Stored data —
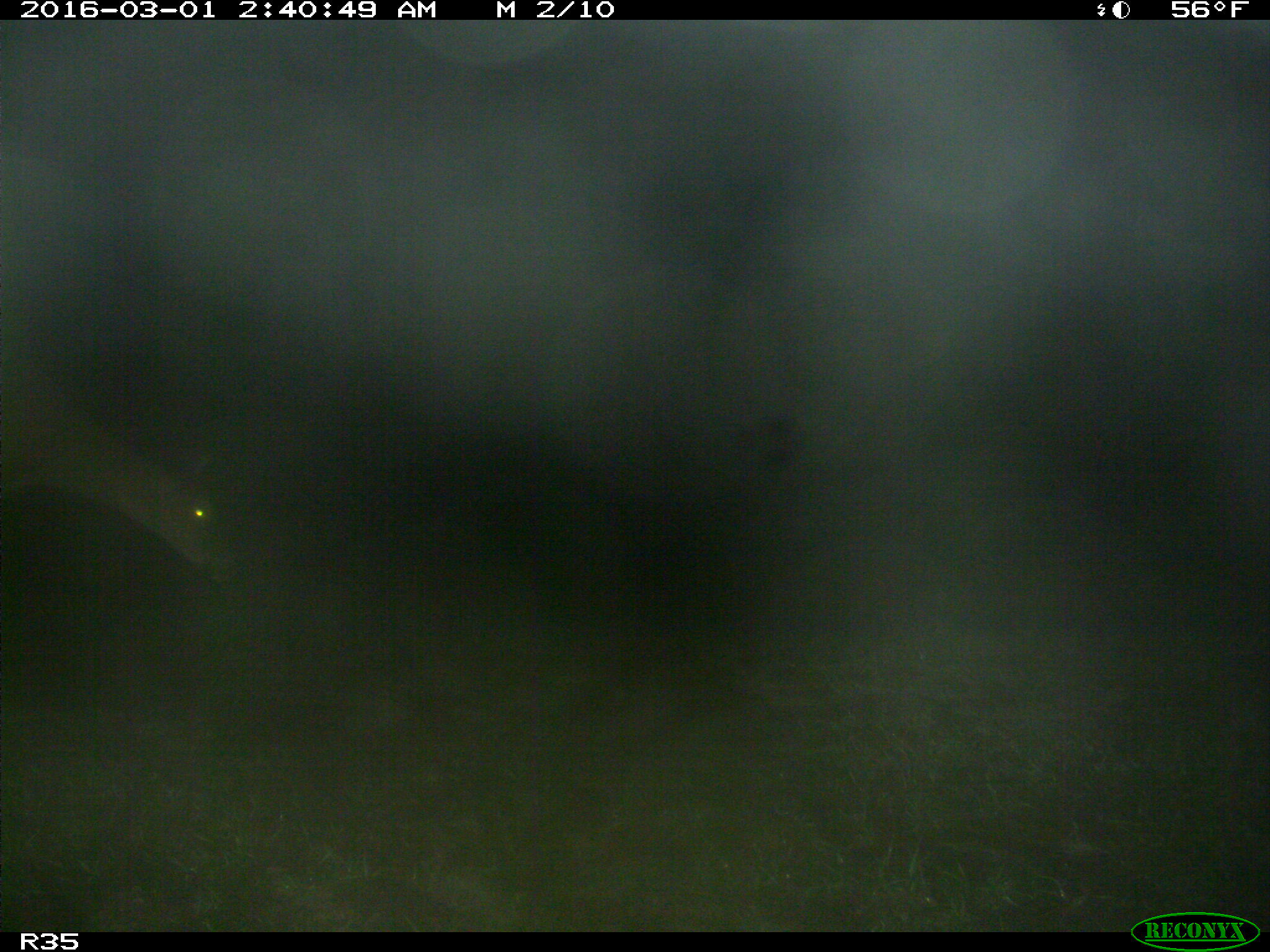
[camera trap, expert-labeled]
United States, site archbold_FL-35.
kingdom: Animalia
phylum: Chordata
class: Mammalia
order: Artiodactyla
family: Cervidae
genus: Odocoileus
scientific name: Odocoileus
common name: deer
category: unidentified deer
Unidentified deer (deer) (Odocoileus).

Assignment —
From the line containing "class: Mammalia" through the end of the material, print each line exactly as it appears.

Your response —
class: Mammalia
order: Artiodactyla
family: Cervidae
genus: Odocoileus
scientific name: Odocoileus
common name: deer
category: unidentified deer
Unidentified deer (deer) (Odocoileus).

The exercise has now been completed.